__EXERCISE PROMPT__. What follows is a set of records; repeat all of them exactly.

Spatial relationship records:

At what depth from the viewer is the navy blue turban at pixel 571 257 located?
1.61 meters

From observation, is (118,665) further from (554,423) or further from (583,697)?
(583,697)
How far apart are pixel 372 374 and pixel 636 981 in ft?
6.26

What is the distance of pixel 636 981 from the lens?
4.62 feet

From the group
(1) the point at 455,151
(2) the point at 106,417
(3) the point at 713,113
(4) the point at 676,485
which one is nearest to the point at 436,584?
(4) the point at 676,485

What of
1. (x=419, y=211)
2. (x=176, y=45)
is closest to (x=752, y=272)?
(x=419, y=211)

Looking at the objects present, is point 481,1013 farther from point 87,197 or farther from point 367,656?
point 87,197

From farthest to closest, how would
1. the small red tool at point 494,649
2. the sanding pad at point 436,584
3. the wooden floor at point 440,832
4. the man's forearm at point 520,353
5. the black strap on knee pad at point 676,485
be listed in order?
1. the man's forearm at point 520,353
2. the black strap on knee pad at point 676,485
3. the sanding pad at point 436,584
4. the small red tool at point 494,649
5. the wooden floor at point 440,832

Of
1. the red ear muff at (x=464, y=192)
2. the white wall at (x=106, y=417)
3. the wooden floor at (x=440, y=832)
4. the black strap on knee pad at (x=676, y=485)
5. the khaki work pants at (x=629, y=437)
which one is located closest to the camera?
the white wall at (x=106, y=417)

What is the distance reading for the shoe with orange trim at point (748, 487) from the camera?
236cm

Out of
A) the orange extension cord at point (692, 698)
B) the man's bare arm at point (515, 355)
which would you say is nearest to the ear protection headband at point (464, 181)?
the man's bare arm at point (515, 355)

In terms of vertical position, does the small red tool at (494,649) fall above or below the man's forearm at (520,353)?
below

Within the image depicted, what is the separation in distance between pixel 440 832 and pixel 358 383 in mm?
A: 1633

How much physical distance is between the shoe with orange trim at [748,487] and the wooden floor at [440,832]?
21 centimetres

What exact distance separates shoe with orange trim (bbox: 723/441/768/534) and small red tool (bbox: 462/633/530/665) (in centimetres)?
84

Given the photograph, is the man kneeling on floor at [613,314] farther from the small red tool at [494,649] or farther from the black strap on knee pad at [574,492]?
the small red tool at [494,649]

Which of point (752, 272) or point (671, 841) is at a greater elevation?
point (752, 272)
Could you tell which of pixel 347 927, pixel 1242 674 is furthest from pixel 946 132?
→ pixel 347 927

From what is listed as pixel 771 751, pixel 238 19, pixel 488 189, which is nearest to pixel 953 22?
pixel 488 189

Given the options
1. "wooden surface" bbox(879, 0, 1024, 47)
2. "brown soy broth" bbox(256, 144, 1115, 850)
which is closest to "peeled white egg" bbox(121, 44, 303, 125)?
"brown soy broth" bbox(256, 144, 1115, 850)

__WRITTEN RESPONSE__.
At what depth from the viewer is the navy blue turban at pixel 571 257 located?
1.61 meters

From observation, is (118,665) further from (554,423) or further from (583,697)?
(583,697)
How far apart are pixel 372 374 and pixel 636 981 in ft?
6.26

What is the distance of pixel 636 981 from the lens?
4.62 feet

From the group
(1) the point at 455,151
(2) the point at 106,417
(3) the point at 713,113
(4) the point at 676,485
which one is nearest to the point at 436,584?
(4) the point at 676,485

What of
1. (x=419, y=211)
2. (x=176, y=45)
is closest to (x=752, y=272)?
(x=419, y=211)

Looking at the objects present, is point 481,1013 farther from point 87,197 or farther from point 367,656?
point 87,197

From farthest to closest, how would
1. the small red tool at point 494,649
2. the sanding pad at point 436,584
3. the wooden floor at point 440,832
4. the man's forearm at point 520,353
5. the black strap on knee pad at point 676,485
be listed in order?
1. the man's forearm at point 520,353
2. the black strap on knee pad at point 676,485
3. the sanding pad at point 436,584
4. the small red tool at point 494,649
5. the wooden floor at point 440,832

Of
1. the red ear muff at (x=464, y=192)
2. the white wall at (x=106, y=417)
3. the wooden floor at (x=440, y=832)
4. the black strap on knee pad at (x=676, y=485)
5. the khaki work pants at (x=629, y=437)
which one is located closest to the camera?
the white wall at (x=106, y=417)

What is the distance reading for the shoe with orange trim at point (748, 487) from the camera?
236cm

Out of
A) the orange extension cord at point (692, 698)
B) the man's bare arm at point (515, 355)
which would you say is nearest to the ear protection headband at point (464, 181)?
the man's bare arm at point (515, 355)

In terms of vertical position, does the small red tool at (494,649) fall above or below the man's forearm at (520,353)?
below

Within the image depicted, what is the separation in distance between pixel 440 832 and pixel 358 383 in mm?
A: 1633

How much physical distance is between the shoe with orange trim at [748,487] and the wooden floor at [440,832]?
21 centimetres

What exact distance separates shoe with orange trim (bbox: 723/441/768/534) and small red tool (bbox: 462/633/530/665) (in centimetres)?
84

Given the photograph, is the man kneeling on floor at [613,314] farther from the small red tool at [494,649] or farther from the black strap on knee pad at [574,492]?
the small red tool at [494,649]

Which of point (752, 272) or point (671, 841) is at a greater elevation?
point (752, 272)
Could you tell which of pixel 347 927, pixel 1242 674 is furthest from pixel 946 132?
→ pixel 347 927

From what is listed as pixel 771 751, pixel 238 19, pixel 488 189, which is nearest to pixel 953 22?
pixel 488 189

Given the options
1. "wooden surface" bbox(879, 0, 1024, 47)
2. "brown soy broth" bbox(256, 144, 1115, 850)
which is closest to "peeled white egg" bbox(121, 44, 303, 125)?
"brown soy broth" bbox(256, 144, 1115, 850)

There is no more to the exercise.